SSAS: Taking the Tabular Journey

 


Introduction

A Getting-Started and Survival Guide for planning, designing and building Tabular Semantic Models with Microsoft SQL Server 2012 Analysis Services.

This article will be unique in that it will be a living document that will be updated and expanded over time. I will also post-as-I-go on the site about other things but this particular post will live for a while. I have a lot of good intentions – I know that about myself and I also know that the best way to get something done is to get it started – especially if I’m too busy with work and projects. If it’s important, the “completing” part can happen later. In the case of this post, I’ll take care of building it as I go, topic by topic. Heck, maybe it will never be “finished” but then are we ever really done with IT business solutions? I have been intending to get started on this topic for quite some time but in my very busy project schedule lately, didn’t have a concise message for a post – but I do have a lot to say about creating and using tabular models.

We've added some place-holder topic headers for some things that are on my mind. This list is inspired by a lot of the questions my consulting customers, students, IT staff members and business users have asked me on a regular basis. This will motivate me to come back and finish them and for you to come back and read them. I hope that you will post comments about your burning questions, issues and ideas for related topics to cover in this living post about tabular model design practices and recommendations.

 

Back to top


Why Tabular?

SQL Server Analysis Services is a solid and mature platform that now serves as the foundation for two different implementations. Multidimensional models are especially suited for large volumes of dimensionally-structured data that have additive measure values that sum-up along related dimensional attributes & hierarchies. 

By design, tabular architecture is more flexible than multidimensional in a number of scenarios. Tabular also works well with dimensional data structures but also works well in cases where the structure of the data doesn’t resemble a traditional star or snowflake of fact and dimension tables. When I started using PowerPivot and tabular SSAS projects, I insisted on transforming data into star schemas like I’ve always done before building a cube. In many cases, I still do because it’s easier to design a predictable model that performs well and is easy for users to navigate. A dimensional model has order and disciple however, the data is not always shaped this way and it can take a lot of effort to force it into that structure.

Tabular is fast for not only additive, hierarchal structured data but in many cases, it works well with normalized and flattened data as long as all the data fits into memory and the model is designed to support simple relationships and calculations that take advantage of the function engine and VertiPaq compression and query engine. It’s actually pretty easy to make tabular do silly, inefficient things but it’s also not very hard to make it work really well, either.

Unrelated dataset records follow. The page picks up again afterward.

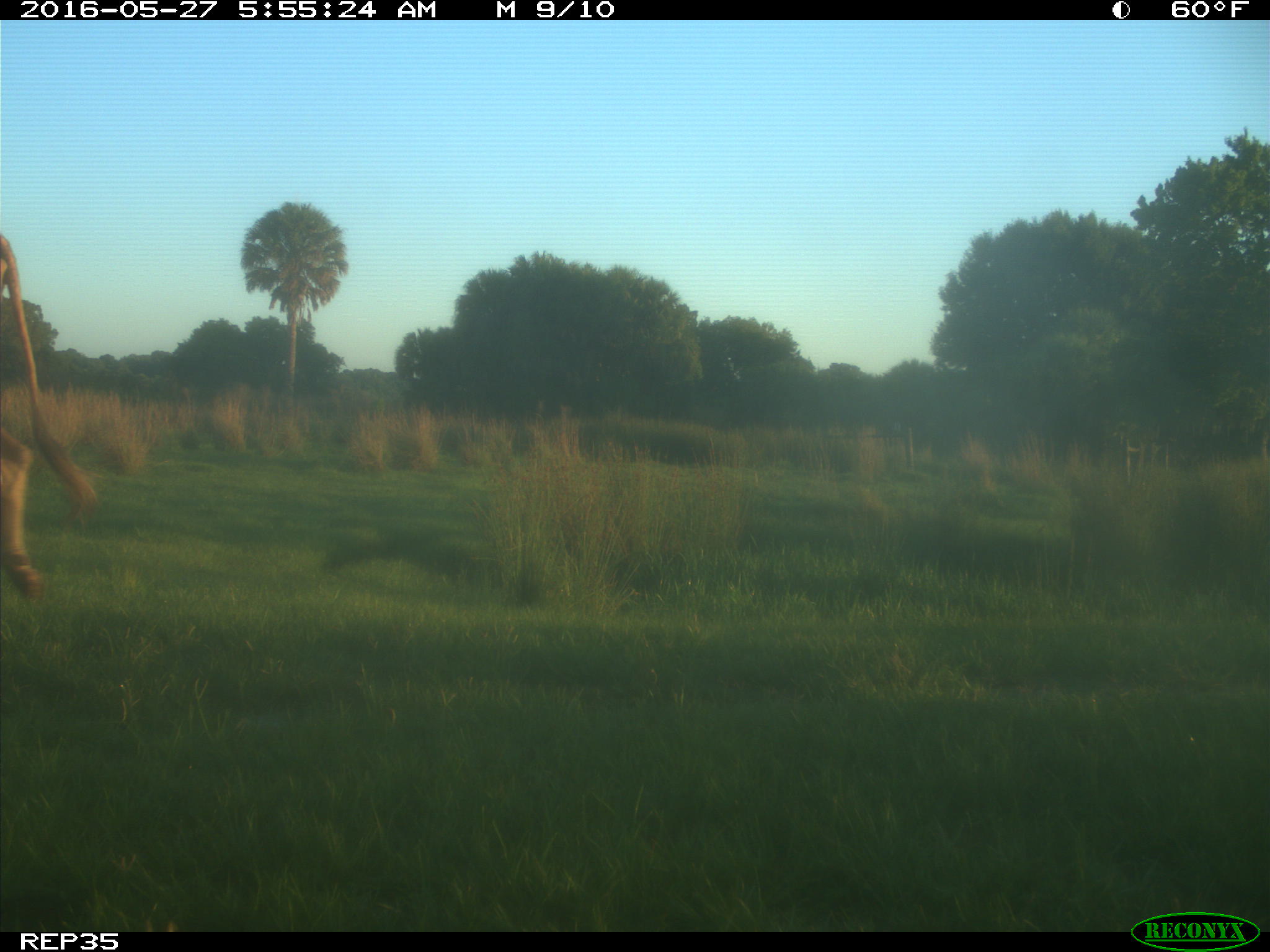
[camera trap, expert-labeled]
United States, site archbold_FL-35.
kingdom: Animalia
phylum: Chordata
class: Mammalia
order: Artiodactyla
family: Bovidae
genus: Bos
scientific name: Bos taurus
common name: domestic cow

James Serra has done a nice job of summarizing the differences between the two choices and highlighted the strengths and comparative weaknesses of each in his April 4 blog post titled SQL Server 2012: Multidimensional vs Tabular. James points out that tabular models can be faster and easier to design and deploy, and that they concisely perform well without giving them a lot of extra attention for tuning and optimization. Honestly, there isn’t that much to maintain and a lot of the tricks we use to make cubes perform better (like measure group partitioning, aggregation design, strategic aggregation storage, usage-base optimization, proactive caching and cache-warming queries) are simply unnecessary. Most of these options don’t really exist in the tabular world. We do have partitions in tabular models but they’re really just for ease of design.

 

Back to top


What About Multidimensional – Will Tabular Replace It?

The fact is the multidimensional databases (which most casual SSAS users refer to as “cubes”) will be supported for years to come. The base architecture for SSAS OLAP/UDM/Multidimensional is about 13 years old since Microsoft originally acquired a product code base from Panorama and then went on to enhance and then rewrite the engine over the years as it has matured. In the view of many industry professionals, this is still the more complete and feature-rich product.

Both multi and tabular have some strengths and weaknesses today and one is not clearly superior to the other. In many cases, tabular performs better and models are more simple to design and use but the platform is lacking equivalent commands and advanced capabilities. In the near future, the tabular product may inherit all of the features of its predecessor and the choice may become more clear; or, perhaps a hybrid product will emerge.

 

Back to top


Isn’t a Tabular Model Just Another Name for a Cube?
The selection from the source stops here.